New publication on the quantitative assessment and comparison of urban patterns in Germany and the USA
Researchers from the Munich University of Applied Sciences (MUAS) in Munich, the Research Institute for Regional and Urban Development (ILS) in Dortmund, the Earth Observation Center (EOC) of the German Aerospace Center (DLR) in Oberpfaffenhofen and the University of Würzburg in Würzburg teamed up for a comparison of settlement patterns between Germany and the USA. The paper titled “Quantitative assessment and comparison of urban patterns in Germany and the United States” was just published in the Journal Computers, Environment & Urban Systems by Andreas Schmitt, Philipp Uth, Ines Standfuß, Bastian Heider, Stefan Siedentop & Hannes Taubenböck. They developed methods to assess the homogeneity of the settlement landscape and to identify settlement clusters in terms of location and size.

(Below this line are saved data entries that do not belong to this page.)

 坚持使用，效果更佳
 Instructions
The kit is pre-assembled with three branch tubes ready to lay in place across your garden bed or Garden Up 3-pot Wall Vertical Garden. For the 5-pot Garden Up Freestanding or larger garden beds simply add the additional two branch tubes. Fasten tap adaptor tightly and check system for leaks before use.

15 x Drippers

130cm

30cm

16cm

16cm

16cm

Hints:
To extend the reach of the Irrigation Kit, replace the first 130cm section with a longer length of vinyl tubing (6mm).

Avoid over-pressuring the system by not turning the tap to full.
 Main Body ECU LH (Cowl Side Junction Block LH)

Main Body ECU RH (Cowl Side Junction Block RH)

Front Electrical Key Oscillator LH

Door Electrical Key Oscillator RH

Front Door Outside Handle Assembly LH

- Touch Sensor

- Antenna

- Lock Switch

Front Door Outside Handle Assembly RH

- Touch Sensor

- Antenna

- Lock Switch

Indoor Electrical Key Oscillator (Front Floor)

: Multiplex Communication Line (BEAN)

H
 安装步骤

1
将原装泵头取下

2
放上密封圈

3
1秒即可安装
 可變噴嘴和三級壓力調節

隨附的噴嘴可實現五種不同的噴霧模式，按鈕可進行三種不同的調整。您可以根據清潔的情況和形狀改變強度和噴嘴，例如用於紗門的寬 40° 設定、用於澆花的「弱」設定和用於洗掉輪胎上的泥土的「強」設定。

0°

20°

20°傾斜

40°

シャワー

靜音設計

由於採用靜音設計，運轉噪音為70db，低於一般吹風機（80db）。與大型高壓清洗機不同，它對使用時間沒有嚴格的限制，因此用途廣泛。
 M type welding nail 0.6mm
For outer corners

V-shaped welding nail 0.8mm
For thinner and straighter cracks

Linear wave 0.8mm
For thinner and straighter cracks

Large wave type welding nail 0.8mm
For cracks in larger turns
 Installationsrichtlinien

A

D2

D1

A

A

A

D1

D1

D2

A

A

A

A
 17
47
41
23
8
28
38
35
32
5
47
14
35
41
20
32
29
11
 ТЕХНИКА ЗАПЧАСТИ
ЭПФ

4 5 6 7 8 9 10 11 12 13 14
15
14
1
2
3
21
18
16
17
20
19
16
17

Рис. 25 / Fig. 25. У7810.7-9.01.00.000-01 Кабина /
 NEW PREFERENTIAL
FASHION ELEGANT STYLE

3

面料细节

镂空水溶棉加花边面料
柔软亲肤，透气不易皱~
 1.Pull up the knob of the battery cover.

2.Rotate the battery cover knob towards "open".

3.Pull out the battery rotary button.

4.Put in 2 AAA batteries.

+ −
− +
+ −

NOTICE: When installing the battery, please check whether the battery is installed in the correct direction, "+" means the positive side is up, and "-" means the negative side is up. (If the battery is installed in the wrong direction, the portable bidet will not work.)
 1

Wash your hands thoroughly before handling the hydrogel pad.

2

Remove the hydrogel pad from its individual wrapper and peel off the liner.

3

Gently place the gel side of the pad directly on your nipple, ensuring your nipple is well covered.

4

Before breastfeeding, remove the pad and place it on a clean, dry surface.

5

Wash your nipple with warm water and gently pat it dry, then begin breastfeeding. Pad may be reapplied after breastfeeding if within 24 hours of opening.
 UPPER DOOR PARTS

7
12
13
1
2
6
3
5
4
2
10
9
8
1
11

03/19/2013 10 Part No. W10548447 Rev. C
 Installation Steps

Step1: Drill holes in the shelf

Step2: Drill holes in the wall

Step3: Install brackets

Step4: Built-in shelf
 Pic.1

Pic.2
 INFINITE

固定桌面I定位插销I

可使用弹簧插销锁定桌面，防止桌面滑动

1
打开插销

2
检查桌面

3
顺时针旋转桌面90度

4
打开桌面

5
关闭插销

From the Abstract: In this paper, we present methods to assess the homogeneity of the settlement landscape and to identify settlement clusters in terms of location and size. Due to various input data, methodologies, and spatial concepts, there are only a few international comparative research studies with quantitative, spatial approaches to date. Existing studies are mostly qualitative and empirically hardly replicable. Here, we introduce two novel methodological approaches to describe urban land patterns in a numerically stable, consistent and globally comparable manner. The first method evaluates the multi-scale homogeneity of the settlements and the respective density distributions in a purely non-parametric approach. The second method transfers the settlement patterns into a Gaussian Mixture Model via hierarchical multi-scale clustering in order to describe each cluster by the parameters of a 2D Gaussian distribution. In order to proof the robustness of both approaches, two different
reference units are considered for the interpretation of the results: OECD functional urban areas and standardized subsets of 200 km × 200 km around the same central cities. We show that German urban areas are characterized by a higher heterogeneity within a smaller neighbourhood with an almost symmetric density distribution in comparison to urban areas in the U.S. Furthermore, German urban areas possess an increasing homogeneity with increasing size, i.e., the larger the urban agglomeration, the more uniform it appears. It is the contrary in the U.S. These findings are substantiated by the analysis of individual city centres. In Germany, many clusters of similar size define the urban region, whereas in the U.S. one large dominating cluster exceeds most neighbouring settlements significantly. The study is performed on the Global Urban Footprint Density, which assigns a density value to each urban pixel of about 30 m by 30 m. In this way, the approach is a blueprint to be extended to urban patterns of any spatial unit worldwide.